I’ve mixed feelings about this move, as I do with every move. My parts like routine and structure, and anything which interferes with that is anxiety producing. I’ve lived with this particular little family unit for over 3 years, since my now 4 year old granddaughter was about 6 months old. I’ve enjoyed living with them and especially watching my granddaughter grow. Now I have the opportunity to watch another of my grandbabies blossom, and I’m excited about that.
As I ponder this whole subject of change, the music and lyric to Dylan’s The Times They Are A Changing keep going through my head. (I know, these are rather political lyrics, still it’s what popped into my brain.) Every few years or so, it seems my life goes through a major shift. I know that without change we wouldn’t grow; still I draw back from upsetting this predictable little life I’ve built for myself. Now, that word predictable bothers me a lot. Who wants to be predictable if it means stagnate or boring? I’ve gotten myself into a rut, and I know it’s not because of where I live or who I live with. Still it seems that a major change such as this move is what it takes to shake me out of that rut.
This time because the move is happening so fast, I won’t have much time for the resistant dragging of my feet. I’ll be too busy packing and arranging whatever needs to be arranged here so that I can leave without any loose ends to haunt me. I’m not unhappy about moving, simply wary. And that’s normal for us multiples. I know this move will not kill me (though I will dearly miss my granddaughter), for I’ve moved more times than I can count over the years and, well, I’m still here.

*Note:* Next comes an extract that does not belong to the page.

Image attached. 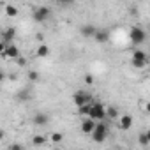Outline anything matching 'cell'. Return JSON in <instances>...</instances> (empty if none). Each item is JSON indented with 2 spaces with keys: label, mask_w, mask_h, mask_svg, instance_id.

Should I seem to be missing in action after this weekend, it’s only due to the fact that I won’t have internet service immediately. I’m not sure how soon that will happen. You can bet I’ll be chomping at the bit, anxious to reconnect with my cyber friends! In the meantime I’ll be puttering around putting my new (and much bigger room) into the order to which my parts have grown accustomed.
Now I must go stare at my impossibly large library of books and shake my head and moan, wondering how on earth anyone could amass so many, and why, and laugh up my sleeve a bit at how much my sons will love carting them to my new upstairs room!
(PS The Christmas card from hell went out with the garbage today. Whoopee!)